-fno-gcse for computed gotos?

-fno-gcse for computed gotos?

A recent patch to Python's interpreter (http://bugs.python.org/issue4753) introduced computed gotos to help branch prediction in the main opcode switching loop. MSVC doesn't support computed gotos, but I noticed that icc did, so I wanted to give it a shot and check out the potential performance gains; I ship an embedded Python, so I don't need to use stock Python Windows builds.

Speedups of ~20% are apparently possible on GCC, but only with a certain set of flags: -fno-crossjumping and -fno-gcse -- this is so that the compiler doesn't combine all the gotos into branch, which would defeat the purpose of the patch.

Using pybench, Python's benchmark suite, I tested stock Python 2.6 and a patched interpreter loop with the computed gotos, but saw absolutely no statistically significant performance boost. This was anticipated by some of the people posting on the bug's discussion.

Are there equivalent flags to no-crossjumping or no-gcse for icc? Or maybe some other way I could accomplish the same thing? Looking through the compiler docs I couldn't find anything obvious, but I thought it would be good to ask here as well.

Thanks!

11 posts / 0 new
Last post
For more complete information about compiler optimizations, see our Optimization Notice.

Assuming the Python interpreter is producing pseudo code where the dispatch is by way of a code number you could generate a table of function addresses

iDispatchCode = GetDispatchCode();
fnDispatch[iDispatchCode]();

Add sanity checks if you wish.

The fnDispatch[] array is filled with the function addresses (including one for invalid syntax)

Jim Dempsey

Quoting - jimdempseyatthecove

The fnDispatch[] array is filled with the function addresses (including one for invalid syntax)

There's a big performance difference between calling functions in an array of function pointers and jumping to an address in a computed goto--at least enough in the inner loop of the VM that it's already notbased on function pointers. (Setting up function arguments and the stack for each opcode is too big a price to bear.) Additionally, the computed goto machinery fits easily "over" the existing switch-based machinery with some macros.

I'm not looking to maintain a new or modified version of Python--just to ship an optimized one :)

Best Reply

My very old Borland C++ V3.0 would optimize dense switch statements to use a jump table and give you exactly what you wanted. MS Visual C++ never did this optimization and used a series of cmp/jne tests (one for each case). I have not examined what the current Intel C++ optimizer does. I suspect from your original post that the optimized release version whe using the non-optimal series of cmp/jne tests (one for each case).

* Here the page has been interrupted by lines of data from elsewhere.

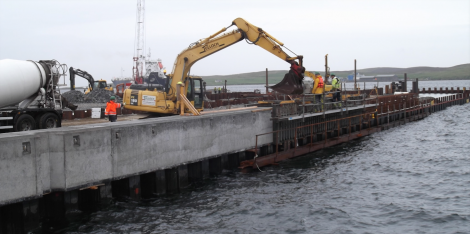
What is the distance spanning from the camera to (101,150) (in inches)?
582

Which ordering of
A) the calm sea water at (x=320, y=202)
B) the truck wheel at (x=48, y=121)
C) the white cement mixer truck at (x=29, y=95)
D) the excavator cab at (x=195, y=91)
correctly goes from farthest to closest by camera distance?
the excavator cab at (x=195, y=91), the truck wheel at (x=48, y=121), the white cement mixer truck at (x=29, y=95), the calm sea water at (x=320, y=202)

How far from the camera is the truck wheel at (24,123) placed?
56.9ft

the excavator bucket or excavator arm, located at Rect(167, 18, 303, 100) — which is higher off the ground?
excavator arm, located at Rect(167, 18, 303, 100)

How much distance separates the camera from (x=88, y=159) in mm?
14305

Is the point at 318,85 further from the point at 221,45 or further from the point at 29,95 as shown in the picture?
the point at 29,95

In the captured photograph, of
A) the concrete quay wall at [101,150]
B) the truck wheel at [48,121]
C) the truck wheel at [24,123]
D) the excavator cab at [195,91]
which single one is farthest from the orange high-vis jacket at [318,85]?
the truck wheel at [24,123]

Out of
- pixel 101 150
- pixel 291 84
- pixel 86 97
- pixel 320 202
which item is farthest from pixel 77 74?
pixel 320 202

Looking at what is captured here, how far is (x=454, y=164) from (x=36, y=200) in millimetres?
20356

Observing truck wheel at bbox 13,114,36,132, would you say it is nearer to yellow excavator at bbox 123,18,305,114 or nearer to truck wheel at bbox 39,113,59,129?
truck wheel at bbox 39,113,59,129

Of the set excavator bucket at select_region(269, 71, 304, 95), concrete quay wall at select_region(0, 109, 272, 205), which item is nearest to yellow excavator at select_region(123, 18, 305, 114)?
excavator bucket at select_region(269, 71, 304, 95)

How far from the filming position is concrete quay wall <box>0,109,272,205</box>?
1250 cm

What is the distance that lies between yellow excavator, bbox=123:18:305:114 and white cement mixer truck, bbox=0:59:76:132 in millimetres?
4457

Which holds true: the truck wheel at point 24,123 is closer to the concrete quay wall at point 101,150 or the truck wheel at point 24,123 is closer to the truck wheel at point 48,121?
the truck wheel at point 48,121

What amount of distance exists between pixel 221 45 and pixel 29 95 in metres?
9.41
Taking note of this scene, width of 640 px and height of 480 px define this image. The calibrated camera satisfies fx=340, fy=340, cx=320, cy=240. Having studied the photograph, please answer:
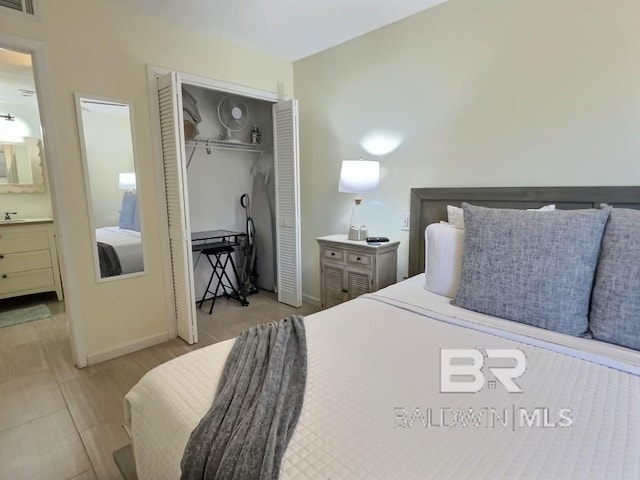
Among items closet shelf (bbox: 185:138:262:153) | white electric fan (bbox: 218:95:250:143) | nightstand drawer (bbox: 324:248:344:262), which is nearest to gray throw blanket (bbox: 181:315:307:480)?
nightstand drawer (bbox: 324:248:344:262)

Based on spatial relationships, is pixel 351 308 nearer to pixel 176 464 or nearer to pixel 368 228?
pixel 176 464

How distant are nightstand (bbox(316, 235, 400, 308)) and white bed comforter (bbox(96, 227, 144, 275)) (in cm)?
150

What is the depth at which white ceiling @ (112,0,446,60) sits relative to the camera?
2.45 meters

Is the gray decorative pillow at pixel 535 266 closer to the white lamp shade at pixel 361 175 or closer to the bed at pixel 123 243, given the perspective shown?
the white lamp shade at pixel 361 175

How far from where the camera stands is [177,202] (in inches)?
107

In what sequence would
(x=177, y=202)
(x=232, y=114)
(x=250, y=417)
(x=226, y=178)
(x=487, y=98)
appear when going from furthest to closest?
(x=226, y=178) → (x=232, y=114) → (x=177, y=202) → (x=487, y=98) → (x=250, y=417)

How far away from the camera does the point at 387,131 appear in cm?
286

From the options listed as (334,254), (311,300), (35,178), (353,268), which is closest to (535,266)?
(353,268)

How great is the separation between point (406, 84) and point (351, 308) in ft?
6.32

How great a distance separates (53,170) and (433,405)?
268 centimetres

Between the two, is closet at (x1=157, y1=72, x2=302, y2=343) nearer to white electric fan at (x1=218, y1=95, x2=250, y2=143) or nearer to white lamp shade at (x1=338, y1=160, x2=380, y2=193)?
white electric fan at (x1=218, y1=95, x2=250, y2=143)

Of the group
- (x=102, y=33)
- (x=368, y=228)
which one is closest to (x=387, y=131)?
(x=368, y=228)

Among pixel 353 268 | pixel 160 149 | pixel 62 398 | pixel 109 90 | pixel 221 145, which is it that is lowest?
pixel 62 398

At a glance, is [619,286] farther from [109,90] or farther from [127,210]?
[109,90]
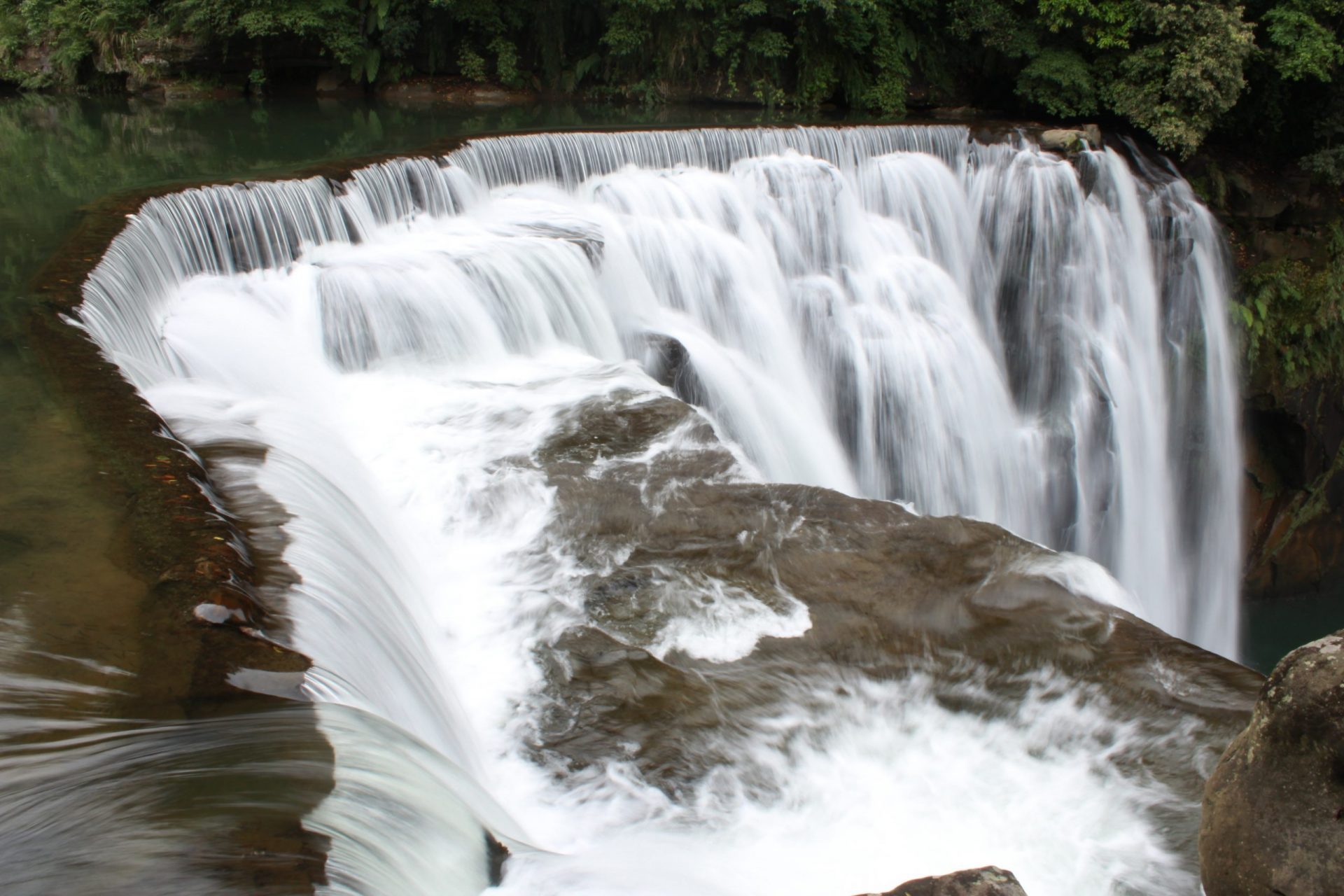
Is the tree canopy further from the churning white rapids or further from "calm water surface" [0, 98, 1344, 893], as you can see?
"calm water surface" [0, 98, 1344, 893]

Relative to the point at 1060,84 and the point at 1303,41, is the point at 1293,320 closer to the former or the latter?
the point at 1303,41

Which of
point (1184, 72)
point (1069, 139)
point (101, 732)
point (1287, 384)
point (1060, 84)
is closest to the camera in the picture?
point (101, 732)

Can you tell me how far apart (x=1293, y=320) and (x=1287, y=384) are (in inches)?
33.2

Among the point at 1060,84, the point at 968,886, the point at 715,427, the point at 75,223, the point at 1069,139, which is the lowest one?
the point at 968,886

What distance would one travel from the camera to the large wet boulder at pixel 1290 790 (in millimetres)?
3328

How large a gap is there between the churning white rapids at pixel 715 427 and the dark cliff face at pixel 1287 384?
613 millimetres

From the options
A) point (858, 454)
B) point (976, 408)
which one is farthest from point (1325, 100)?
point (858, 454)

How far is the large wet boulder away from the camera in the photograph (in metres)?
3.33

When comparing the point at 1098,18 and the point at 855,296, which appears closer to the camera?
the point at 855,296

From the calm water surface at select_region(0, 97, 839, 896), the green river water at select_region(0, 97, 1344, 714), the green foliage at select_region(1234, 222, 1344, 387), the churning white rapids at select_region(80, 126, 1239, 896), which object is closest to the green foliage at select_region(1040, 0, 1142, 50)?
the churning white rapids at select_region(80, 126, 1239, 896)

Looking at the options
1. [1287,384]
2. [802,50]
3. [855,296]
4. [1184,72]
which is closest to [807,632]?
[855,296]

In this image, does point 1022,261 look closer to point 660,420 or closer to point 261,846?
point 660,420

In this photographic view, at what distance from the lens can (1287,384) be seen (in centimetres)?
1278

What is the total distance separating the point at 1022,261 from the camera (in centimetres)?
1234
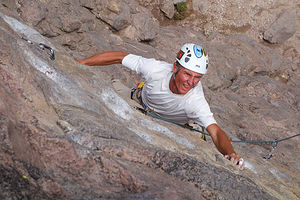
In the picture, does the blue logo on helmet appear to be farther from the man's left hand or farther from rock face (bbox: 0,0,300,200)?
the man's left hand

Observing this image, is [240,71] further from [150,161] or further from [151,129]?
[150,161]

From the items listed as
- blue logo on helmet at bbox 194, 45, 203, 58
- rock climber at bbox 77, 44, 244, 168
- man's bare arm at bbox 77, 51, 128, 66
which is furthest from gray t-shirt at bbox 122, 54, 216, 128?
blue logo on helmet at bbox 194, 45, 203, 58

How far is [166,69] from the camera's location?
6.27m

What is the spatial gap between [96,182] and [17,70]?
4.93ft

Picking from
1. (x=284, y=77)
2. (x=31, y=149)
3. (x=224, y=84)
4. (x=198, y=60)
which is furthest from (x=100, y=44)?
(x=284, y=77)

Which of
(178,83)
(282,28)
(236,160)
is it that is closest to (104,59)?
(178,83)

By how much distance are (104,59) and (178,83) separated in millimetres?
1469

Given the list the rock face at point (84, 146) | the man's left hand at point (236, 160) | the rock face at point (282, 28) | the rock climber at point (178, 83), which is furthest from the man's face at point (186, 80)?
the rock face at point (282, 28)

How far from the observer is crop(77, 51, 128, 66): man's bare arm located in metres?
5.69

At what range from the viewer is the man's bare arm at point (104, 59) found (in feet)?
18.7

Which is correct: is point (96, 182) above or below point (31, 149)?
below

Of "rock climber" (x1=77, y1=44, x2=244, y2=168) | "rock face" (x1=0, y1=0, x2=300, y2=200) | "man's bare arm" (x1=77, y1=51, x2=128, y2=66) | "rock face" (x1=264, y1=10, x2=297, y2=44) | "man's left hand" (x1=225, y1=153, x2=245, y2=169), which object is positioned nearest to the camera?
"rock face" (x1=0, y1=0, x2=300, y2=200)

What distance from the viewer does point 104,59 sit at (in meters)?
5.93

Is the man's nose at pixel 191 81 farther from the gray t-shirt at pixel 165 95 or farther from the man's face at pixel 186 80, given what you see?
the gray t-shirt at pixel 165 95
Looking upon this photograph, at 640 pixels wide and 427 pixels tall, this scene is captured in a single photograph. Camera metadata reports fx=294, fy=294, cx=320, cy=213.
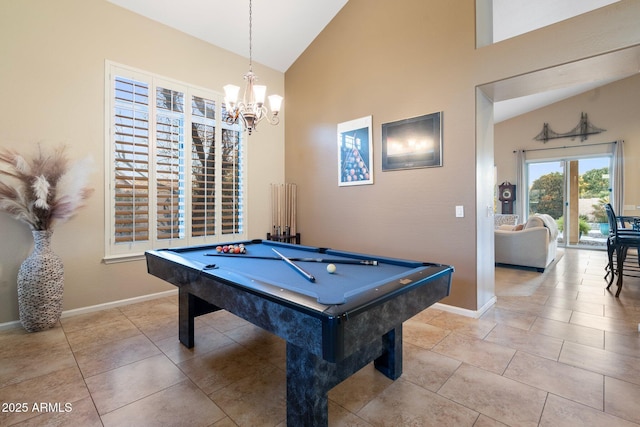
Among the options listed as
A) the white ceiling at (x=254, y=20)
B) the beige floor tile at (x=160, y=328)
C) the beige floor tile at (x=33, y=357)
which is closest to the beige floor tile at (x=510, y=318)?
the beige floor tile at (x=160, y=328)

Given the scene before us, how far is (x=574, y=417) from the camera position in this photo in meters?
1.69

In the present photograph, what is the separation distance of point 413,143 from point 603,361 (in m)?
2.62

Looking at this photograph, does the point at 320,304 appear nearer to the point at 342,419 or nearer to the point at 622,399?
the point at 342,419

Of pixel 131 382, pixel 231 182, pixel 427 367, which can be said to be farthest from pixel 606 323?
pixel 231 182

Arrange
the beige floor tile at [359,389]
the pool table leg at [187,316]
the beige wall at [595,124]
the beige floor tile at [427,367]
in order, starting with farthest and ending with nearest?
the beige wall at [595,124], the pool table leg at [187,316], the beige floor tile at [427,367], the beige floor tile at [359,389]

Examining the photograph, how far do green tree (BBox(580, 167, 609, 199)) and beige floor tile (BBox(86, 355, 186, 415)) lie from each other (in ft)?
32.6

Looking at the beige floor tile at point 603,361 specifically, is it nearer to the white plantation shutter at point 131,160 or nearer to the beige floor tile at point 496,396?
the beige floor tile at point 496,396

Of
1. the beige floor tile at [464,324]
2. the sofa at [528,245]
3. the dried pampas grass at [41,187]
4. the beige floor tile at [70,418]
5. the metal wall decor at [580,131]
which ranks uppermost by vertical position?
the metal wall decor at [580,131]

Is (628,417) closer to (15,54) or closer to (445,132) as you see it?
(445,132)

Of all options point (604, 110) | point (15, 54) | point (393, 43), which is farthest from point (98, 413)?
point (604, 110)

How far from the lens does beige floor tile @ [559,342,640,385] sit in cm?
210

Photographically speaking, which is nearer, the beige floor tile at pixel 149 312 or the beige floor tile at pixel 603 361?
the beige floor tile at pixel 603 361

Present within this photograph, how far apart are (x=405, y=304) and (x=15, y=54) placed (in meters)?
4.30

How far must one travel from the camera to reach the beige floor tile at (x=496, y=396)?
1.71 metres
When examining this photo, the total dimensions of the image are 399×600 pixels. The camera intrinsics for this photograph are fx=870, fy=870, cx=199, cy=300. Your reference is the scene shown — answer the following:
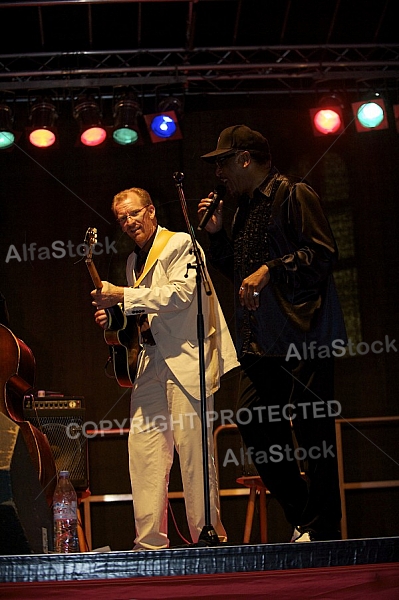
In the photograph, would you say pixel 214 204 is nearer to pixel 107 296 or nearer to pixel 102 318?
pixel 107 296

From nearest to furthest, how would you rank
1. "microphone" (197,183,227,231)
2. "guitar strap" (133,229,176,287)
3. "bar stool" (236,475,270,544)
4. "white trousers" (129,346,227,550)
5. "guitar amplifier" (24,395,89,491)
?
"microphone" (197,183,227,231) → "white trousers" (129,346,227,550) → "guitar strap" (133,229,176,287) → "bar stool" (236,475,270,544) → "guitar amplifier" (24,395,89,491)

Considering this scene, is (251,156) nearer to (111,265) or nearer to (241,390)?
(241,390)

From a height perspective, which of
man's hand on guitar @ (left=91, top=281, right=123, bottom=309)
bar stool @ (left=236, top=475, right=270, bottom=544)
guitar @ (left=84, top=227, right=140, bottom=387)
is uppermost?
man's hand on guitar @ (left=91, top=281, right=123, bottom=309)

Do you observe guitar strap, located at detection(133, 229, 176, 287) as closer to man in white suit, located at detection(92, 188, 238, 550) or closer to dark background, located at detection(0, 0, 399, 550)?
man in white suit, located at detection(92, 188, 238, 550)

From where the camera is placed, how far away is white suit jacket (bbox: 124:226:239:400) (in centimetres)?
383

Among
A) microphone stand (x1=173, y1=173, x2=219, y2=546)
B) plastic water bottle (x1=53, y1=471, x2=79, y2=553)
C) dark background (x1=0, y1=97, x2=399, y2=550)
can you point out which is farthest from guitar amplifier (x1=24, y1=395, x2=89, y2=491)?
microphone stand (x1=173, y1=173, x2=219, y2=546)

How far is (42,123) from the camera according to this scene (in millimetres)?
5449

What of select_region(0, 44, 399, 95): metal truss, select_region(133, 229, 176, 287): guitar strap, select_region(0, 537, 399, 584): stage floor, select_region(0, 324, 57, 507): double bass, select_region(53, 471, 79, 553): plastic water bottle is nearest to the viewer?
select_region(0, 537, 399, 584): stage floor

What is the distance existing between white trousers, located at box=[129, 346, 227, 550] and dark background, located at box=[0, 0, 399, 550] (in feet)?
5.75

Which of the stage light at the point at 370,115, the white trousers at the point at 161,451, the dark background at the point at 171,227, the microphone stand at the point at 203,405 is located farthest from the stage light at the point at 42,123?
the microphone stand at the point at 203,405

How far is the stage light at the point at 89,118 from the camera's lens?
17.9 feet

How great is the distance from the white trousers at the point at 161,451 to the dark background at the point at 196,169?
1752 millimetres

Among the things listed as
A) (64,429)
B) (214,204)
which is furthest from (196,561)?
(64,429)

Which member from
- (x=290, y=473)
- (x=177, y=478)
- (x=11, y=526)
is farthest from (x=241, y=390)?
(x=177, y=478)
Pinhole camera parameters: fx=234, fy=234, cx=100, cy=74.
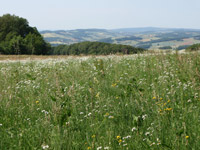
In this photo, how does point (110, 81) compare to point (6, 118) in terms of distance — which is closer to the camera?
point (6, 118)

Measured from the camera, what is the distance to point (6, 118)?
426 centimetres

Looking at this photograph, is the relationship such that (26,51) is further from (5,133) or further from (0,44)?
(5,133)

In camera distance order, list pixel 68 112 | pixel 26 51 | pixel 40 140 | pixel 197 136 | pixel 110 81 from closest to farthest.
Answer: pixel 197 136 → pixel 40 140 → pixel 68 112 → pixel 110 81 → pixel 26 51

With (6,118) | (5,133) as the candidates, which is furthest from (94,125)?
(6,118)

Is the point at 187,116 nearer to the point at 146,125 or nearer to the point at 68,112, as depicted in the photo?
the point at 146,125

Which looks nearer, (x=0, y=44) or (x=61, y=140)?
(x=61, y=140)

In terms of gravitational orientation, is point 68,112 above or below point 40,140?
above

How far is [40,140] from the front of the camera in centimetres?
348

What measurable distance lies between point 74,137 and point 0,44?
225 ft

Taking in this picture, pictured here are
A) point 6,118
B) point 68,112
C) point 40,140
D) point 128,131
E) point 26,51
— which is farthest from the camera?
point 26,51

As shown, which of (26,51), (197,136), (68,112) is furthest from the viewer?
(26,51)

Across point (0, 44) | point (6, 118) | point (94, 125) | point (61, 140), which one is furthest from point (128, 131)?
point (0, 44)

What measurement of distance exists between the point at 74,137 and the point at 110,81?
11.4ft

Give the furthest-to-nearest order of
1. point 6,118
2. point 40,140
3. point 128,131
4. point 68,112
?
point 6,118 → point 68,112 → point 128,131 → point 40,140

When the VM is constructed as an object and when the state information is contained as member variables within the object, then the functions can be a series of "void fn(void)" member functions. True, you do incure a push and pop. This comes at the benefit of being all C++. To avoid the push/pop you can use a jump dispatch table, unfortunately computed goto is not universally available. If you have a compiler that supports a computed goto, then you would likely write the code using conditional compilation directives for portability reasons.

If you are going to write conditional compilation directives you might as well write conditional sections containing ASM statements that provide the dispatch capability you seek. (note, your destination lables may have to be in ASM blocks preceeding the code of interest. i.e. the asm block for the jump cannot see C++ tags/lables, but it can see ASM tags/lables.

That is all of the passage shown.